Verkehr
An wichtiger Straße in Aurich wird immer noch gebuddelt
Die Arbeiten an der Julianenburger Straße in Aurich sind eine schier unendliche Geschichte. Momentan werden dort Leerrohre verlegt. Sie haben große Bedeutung für den Verkehrsfluss in der Innenstadt.
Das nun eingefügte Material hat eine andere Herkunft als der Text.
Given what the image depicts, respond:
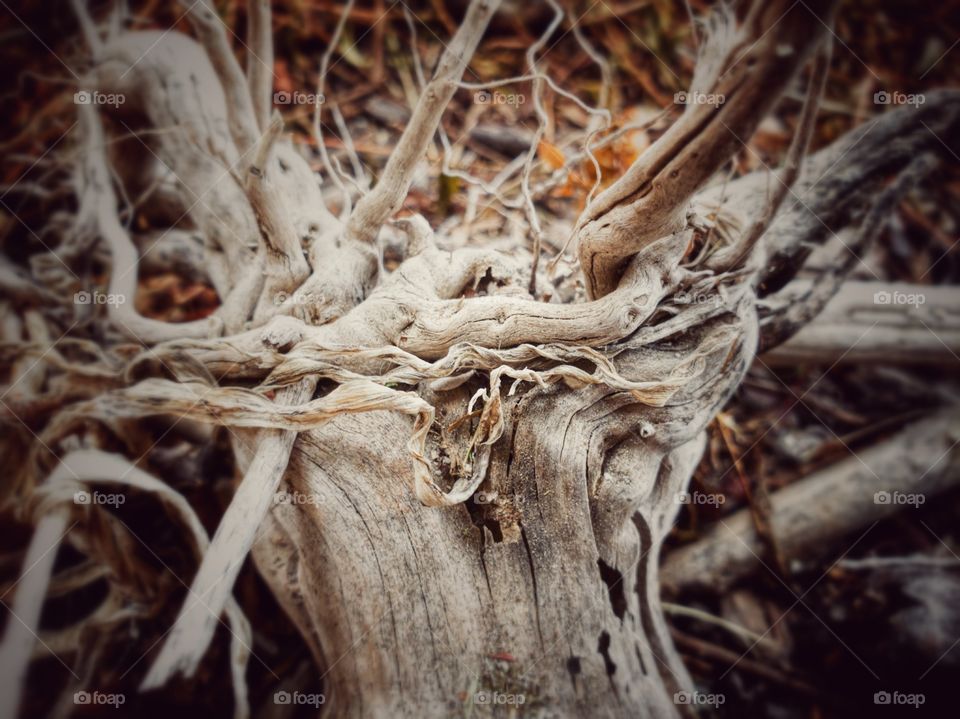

Aurich - Die Bauarbeiten an der Julianenburger Straße in Aurich sind noch immer nicht ganz abgeschlossen. Autofahrer haben seit dem 12. November wieder freie Fahrt, doch Fußgänger müssen die Straßenseite wechseln, wenn sie vom Fischteichweg in Richtung Oldersumer Straße gehen. Auf der östlichen Seite der Straße arbeitet die Firma Strabag noch immer am Fuß- und Radweg – und das, obwohl die Sanierung nach Angaben der Kreisverwaltung bis zum 26. November abgeschlossen sein sollte. Was ist da los?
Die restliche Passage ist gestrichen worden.